Crawled caption data:
____________________

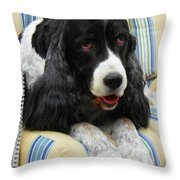#940 D1031 Farmer Browns Springer Spaniel Throw Pillow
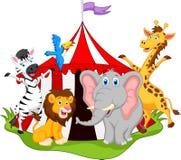 Dieren in circusbeeldverhaal Stock Afbeelding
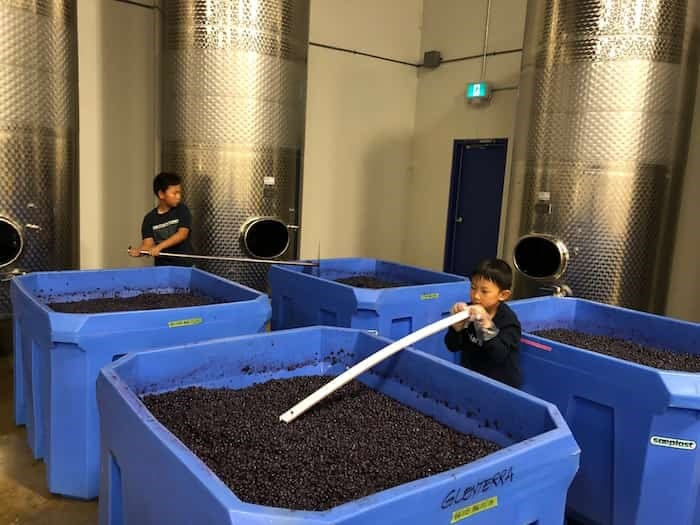 Richmond-based Fraser Sun Winery is a family-run business and owner Frank Shang says his sons have already started to learn some tricks of the winery trade. Photo: Submitted by Shang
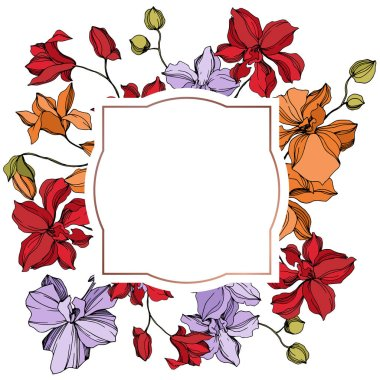 Orchid floral botanical flowers. Wild spring leaf wildflower isolated. Black and white engraved ink art. Frame border ornament square on white background. clip art vector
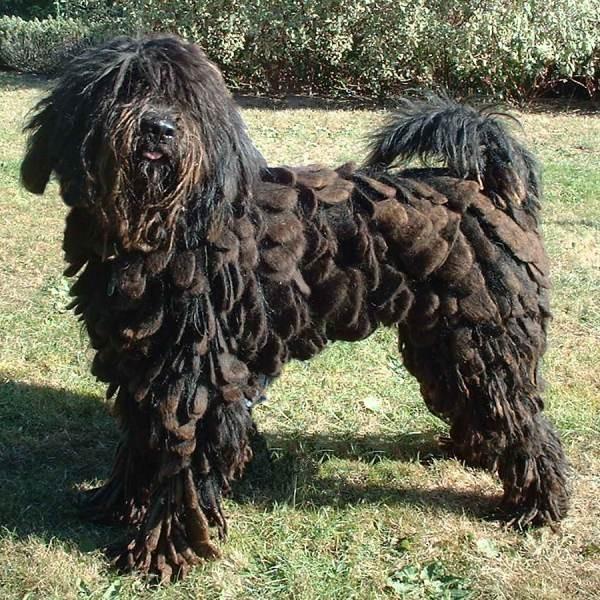 Perro de pastor bergamasco - Razas de Perros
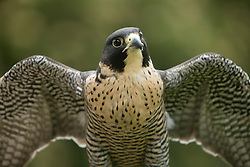 United States, Washington, Seattle, Woodland Park Zoo, Peregrine Falcon (Falco peregrinus)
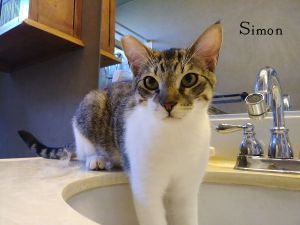 Meet Simon a handsome White Domestic Short Hair with Brown Tabby markings and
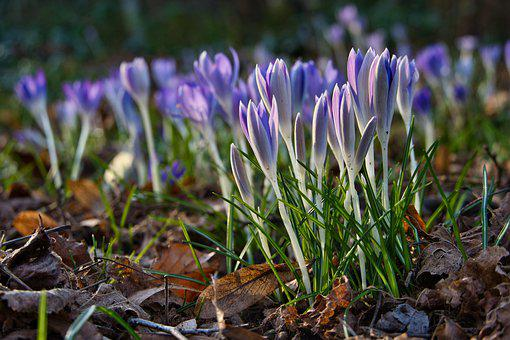 Forest, Forest Floor, Crocus, Bloom, Early Bloomer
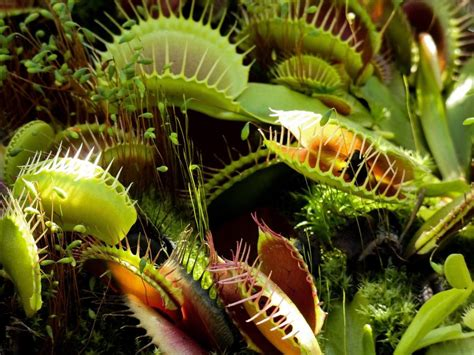 Researchers Find How Carnivorous Plants Evolved Their Meat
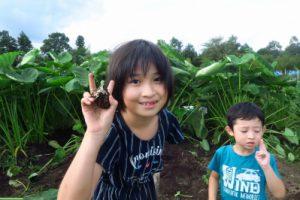 イカリ芋(サトイモ早採り)収穫始めました 北地区 自然共生園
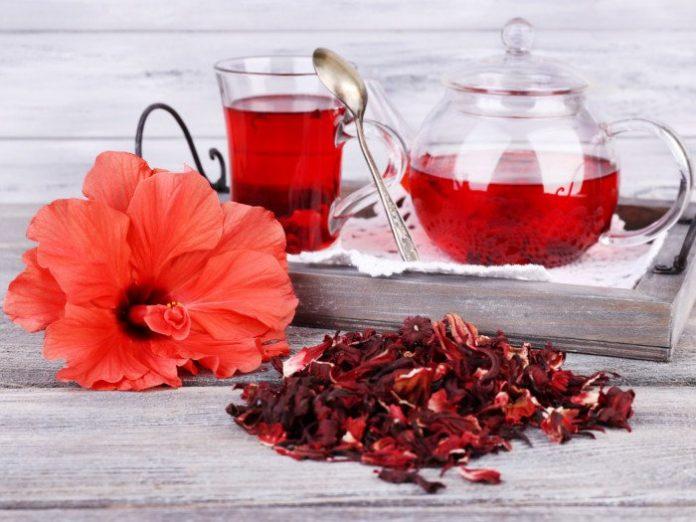 hibiskus caj zdravlje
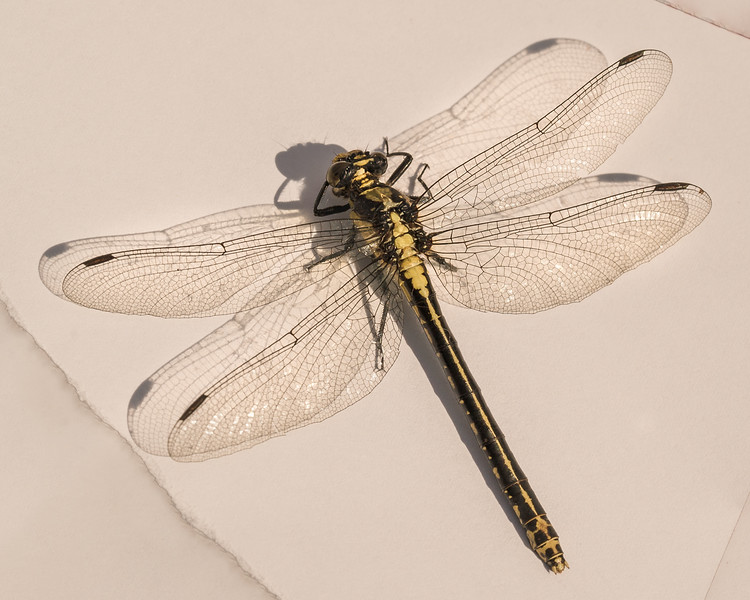 6-11-16 Dragonfly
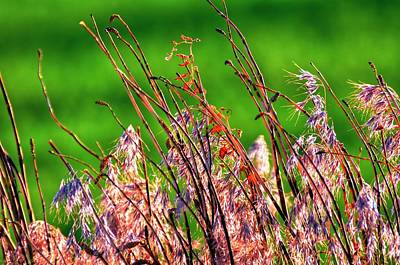 Photograph - Beauty In The Ditch 15894 by Jerry Sodorff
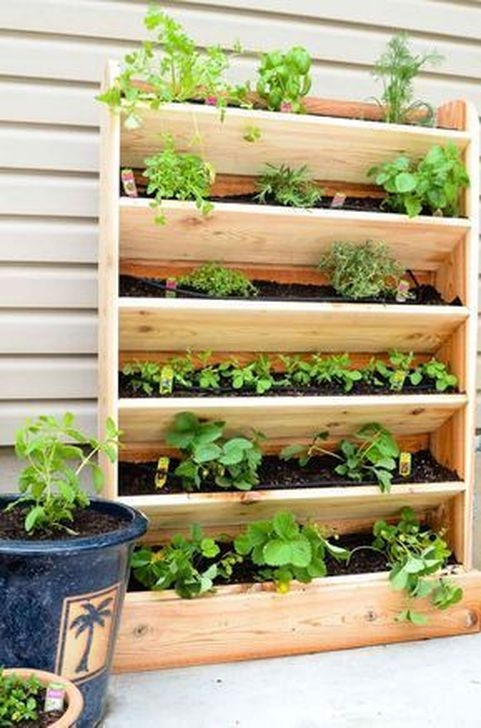 Stylish Vertical Garden Ideas For House37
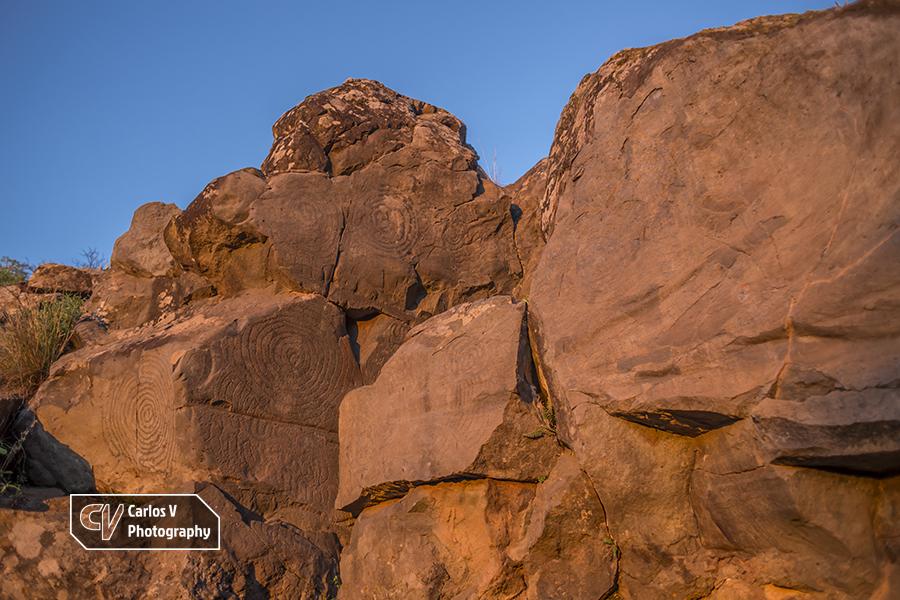 Spiriform petroglyphs above the caves of El Verde, La Palma.  © Carlos Vermeersch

____________________

Instructions for the task:
Reproduce the records, all of them, word for word; omit the pictures.

Exercise answer:
#940 D1031 Farmer Browns Springer Spaniel Throw Pillow
 Dieren in circusbeeldverhaal Stock Afbeelding
 Richmond-based Fraser Sun Winery is a family-run business and owner Frank Shang says his sons have already started to learn some tricks of the winery trade. Photo: Submitted by Shang
 Orchid floral botanical flowers. Wild spring leaf wildflower isolated. Black and white engraved ink art. Frame border ornament square on white background. clip art vector
 Perro de pastor bergamasco - Razas de Perros
 United States, Washington, Seattle, Woodland Park Zoo, Peregrine Falcon (Falco peregrinus)
 Meet Simon a handsome White Domestic Short Hair with Brown Tabby markings and
 Forest, Forest Floor, Crocus, Bloom, Early Bloomer
 Researchers Find How Carnivorous Plants Evolved Their Meat
 イカリ芋(サトイモ早採り)収穫始めました 北地区 自然共生園
 hibiskus caj zdravlje
 6-11-16 Dragonfly
 Photograph - Beauty In The Ditch 15894 by Jerry Sodorff
 Stylish Vertical Garden Ideas For House37
 Spiriform petroglyphs above the caves of El Verde, La Palma.  © Carlos Vermeersch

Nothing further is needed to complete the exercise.